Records
%%

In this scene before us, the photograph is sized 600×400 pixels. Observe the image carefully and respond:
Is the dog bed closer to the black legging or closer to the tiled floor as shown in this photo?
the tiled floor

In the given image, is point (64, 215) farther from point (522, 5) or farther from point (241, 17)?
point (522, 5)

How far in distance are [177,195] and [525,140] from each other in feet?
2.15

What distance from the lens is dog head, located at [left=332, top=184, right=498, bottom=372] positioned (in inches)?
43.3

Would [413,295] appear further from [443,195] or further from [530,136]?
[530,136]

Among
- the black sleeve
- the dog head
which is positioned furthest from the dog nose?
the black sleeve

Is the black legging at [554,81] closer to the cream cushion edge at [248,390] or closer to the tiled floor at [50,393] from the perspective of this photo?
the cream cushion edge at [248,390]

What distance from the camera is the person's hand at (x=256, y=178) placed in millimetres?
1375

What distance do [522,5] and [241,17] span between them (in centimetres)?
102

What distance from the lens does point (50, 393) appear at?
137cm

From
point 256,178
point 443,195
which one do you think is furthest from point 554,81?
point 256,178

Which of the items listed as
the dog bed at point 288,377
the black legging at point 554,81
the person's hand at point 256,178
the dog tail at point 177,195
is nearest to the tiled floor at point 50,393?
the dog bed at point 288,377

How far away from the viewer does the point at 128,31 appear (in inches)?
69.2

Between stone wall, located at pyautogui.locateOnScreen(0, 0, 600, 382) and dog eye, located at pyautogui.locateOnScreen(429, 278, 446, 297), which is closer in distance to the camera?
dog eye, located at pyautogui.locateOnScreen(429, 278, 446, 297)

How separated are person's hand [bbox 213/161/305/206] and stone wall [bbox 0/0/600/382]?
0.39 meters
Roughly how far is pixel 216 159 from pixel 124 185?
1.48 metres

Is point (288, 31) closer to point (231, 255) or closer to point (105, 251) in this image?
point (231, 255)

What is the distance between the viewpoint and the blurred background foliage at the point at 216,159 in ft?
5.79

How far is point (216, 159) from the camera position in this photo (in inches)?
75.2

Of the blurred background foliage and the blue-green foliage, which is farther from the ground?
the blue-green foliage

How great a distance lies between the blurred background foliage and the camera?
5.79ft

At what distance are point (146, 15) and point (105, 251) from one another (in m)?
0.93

%%

# Challenge
Reproduce word for word the lines of the data from the one containing "Between stone wall, located" through the end of the data, both ends included.

# Expected output
Between stone wall, located at pyautogui.locateOnScreen(0, 0, 600, 382) and dog eye, located at pyautogui.locateOnScreen(429, 278, 446, 297), which is closer in distance to the camera?
dog eye, located at pyautogui.locateOnScreen(429, 278, 446, 297)

How separated are person's hand [bbox 213/161/305/206] and stone wall [bbox 0/0/600/382]?
0.39 meters
Roughly how far is pixel 216 159 from pixel 124 185?
1.48 metres

Is point (288, 31) closer to point (231, 255) or closer to point (105, 251) in this image?
point (231, 255)

What is the distance between the viewpoint and the blurred background foliage at the point at 216,159 in ft?
5.79

How far is point (216, 159) from the camera position in this photo (in inches)?
75.2

Of the blurred background foliage and the blue-green foliage, which is farther from the ground?
the blue-green foliage

How great a distance lies between the blurred background foliage and the camera?
5.79ft

At what distance are point (146, 15) and point (105, 251) from one another (in m)?
0.93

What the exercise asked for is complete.